Ringfort (Rath), Aghavannagh, Co. Wicklow
Co. Wicklow |
Ringforts
Most ringforts, those circular enclosures of early medieval Ireland built to protect a farmstead and its inhabitants, sit on elevated ground where a family could keep watch over the surrounding landscape.
This one, in the Aghavannagh valley of south Wicklow, breaks that pattern entirely. It occupies low ground near the confluence of the Aghavannagh River and a smaller stream, tucked into the valley floor rather than commanding it. That choice of position is quietly puzzling, and it gives the site a character distinct from the thousands of similar enclosures scattered across higher ground elsewhere in the country.

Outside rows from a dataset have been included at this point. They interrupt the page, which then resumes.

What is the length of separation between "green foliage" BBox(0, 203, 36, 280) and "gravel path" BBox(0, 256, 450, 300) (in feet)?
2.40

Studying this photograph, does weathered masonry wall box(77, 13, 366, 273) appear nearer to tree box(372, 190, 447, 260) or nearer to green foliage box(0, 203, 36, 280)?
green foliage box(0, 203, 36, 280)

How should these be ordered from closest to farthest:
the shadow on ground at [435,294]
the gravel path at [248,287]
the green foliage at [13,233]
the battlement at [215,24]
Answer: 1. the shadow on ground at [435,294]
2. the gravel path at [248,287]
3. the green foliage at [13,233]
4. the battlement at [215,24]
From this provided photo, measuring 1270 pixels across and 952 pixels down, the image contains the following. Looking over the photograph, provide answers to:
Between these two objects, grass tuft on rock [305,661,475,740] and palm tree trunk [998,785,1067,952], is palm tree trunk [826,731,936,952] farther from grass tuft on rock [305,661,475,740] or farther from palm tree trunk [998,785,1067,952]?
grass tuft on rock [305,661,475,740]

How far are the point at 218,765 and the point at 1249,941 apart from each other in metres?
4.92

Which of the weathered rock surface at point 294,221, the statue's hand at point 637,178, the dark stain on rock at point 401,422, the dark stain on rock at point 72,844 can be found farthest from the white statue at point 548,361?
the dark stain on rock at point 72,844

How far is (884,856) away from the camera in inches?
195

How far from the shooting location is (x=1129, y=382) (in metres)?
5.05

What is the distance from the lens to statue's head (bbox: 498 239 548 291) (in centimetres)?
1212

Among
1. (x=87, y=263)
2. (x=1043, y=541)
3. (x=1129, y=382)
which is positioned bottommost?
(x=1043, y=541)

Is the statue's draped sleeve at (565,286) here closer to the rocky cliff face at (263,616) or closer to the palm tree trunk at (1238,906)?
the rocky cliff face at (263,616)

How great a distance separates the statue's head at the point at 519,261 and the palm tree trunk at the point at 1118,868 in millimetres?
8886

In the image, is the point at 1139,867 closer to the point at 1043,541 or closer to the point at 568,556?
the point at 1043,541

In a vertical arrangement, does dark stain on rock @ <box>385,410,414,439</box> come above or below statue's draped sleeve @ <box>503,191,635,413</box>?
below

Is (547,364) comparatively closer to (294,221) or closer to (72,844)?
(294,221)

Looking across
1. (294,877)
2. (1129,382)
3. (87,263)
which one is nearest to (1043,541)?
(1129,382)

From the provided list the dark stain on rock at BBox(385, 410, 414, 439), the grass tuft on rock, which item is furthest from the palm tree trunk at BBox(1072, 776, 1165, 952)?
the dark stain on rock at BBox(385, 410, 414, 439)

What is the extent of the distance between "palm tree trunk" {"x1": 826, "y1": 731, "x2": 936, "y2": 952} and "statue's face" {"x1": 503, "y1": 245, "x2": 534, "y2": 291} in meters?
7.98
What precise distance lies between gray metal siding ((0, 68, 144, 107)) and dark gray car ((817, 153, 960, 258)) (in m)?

The rath, as this type of earthwork enclosure is also known, takes a circular form roughly 28 metres in diameter. Its defining bank, standing about 1.25 metres high, is built from earth and stone, with drystone wall-facing on its outer face and some stone-facing on the interior as well. What sets it apart further is the entrance on the western side, where stone steps approximately one metre wide have survived. These steps are thought to represent the original point of access, a rare survival of what would once have been a deliberate and probably quite formal threshold. Unlike the majority of ringforts, this one shows no trace of a fosse, the defensive ditch that typically runs around the outside of the bank. Inside, there are no structural remains of the kind usually associated with early settlement. What does survive, unexpectedly, are the remains of four corn ricks, suggesting the enclosure was put to agricultural use at some point in its later life. The site appears on the Ordnance Survey six-inch map of 1838, confirming it was a recognisable feature of the valley landscape well into the nineteenth century.